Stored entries
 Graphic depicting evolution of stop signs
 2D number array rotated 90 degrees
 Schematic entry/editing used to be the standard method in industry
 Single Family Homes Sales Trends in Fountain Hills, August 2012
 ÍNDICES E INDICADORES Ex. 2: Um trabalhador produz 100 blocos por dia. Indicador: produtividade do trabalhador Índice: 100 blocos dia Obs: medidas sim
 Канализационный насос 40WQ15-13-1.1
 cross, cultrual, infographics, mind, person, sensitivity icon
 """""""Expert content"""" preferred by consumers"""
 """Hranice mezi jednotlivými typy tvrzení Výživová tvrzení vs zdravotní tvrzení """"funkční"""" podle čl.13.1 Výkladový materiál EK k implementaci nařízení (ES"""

* * *

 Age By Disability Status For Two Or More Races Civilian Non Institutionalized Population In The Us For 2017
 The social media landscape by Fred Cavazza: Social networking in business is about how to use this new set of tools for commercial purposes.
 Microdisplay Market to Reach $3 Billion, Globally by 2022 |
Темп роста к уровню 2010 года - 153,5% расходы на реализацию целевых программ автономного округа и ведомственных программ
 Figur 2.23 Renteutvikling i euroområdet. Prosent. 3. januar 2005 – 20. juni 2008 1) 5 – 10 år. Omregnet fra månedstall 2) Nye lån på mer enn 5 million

**PROBLEM DESCRIPTION**. Only the lines above from the one with "Graphic depicting evolution of stop signs" through the one with "mezi jednotlivými typy" should be duplicated, character for character.

**ANSWER TO THIS EXERCISE**.
 Graphic depicting evolution of stop signs
 2D number array rotated 90 degrees
 Schematic entry/editing used to be the standard method in industry
 Single Family Homes Sales Trends in Fountain Hills, August 2012
 ÍNDICES E INDICADORES Ex. 2: Um trabalhador produz 100 blocos por dia. Indicador: produtividade do trabalhador Índice: 100 blocos dia Obs: medidas sim
 Канализационный насос 40WQ15-13-1.1
 cross, cultrual, infographics, mind, person, sensitivity icon
 """""""Expert content"""" preferred by consumers"""
 """Hranice mezi jednotlivými typy tvrzení Výživová tvrzení vs zdravotní tvrzení """"funkční"""" podle čl.13.1 Výkladový materiál EK k implementaci nařízení (ES"""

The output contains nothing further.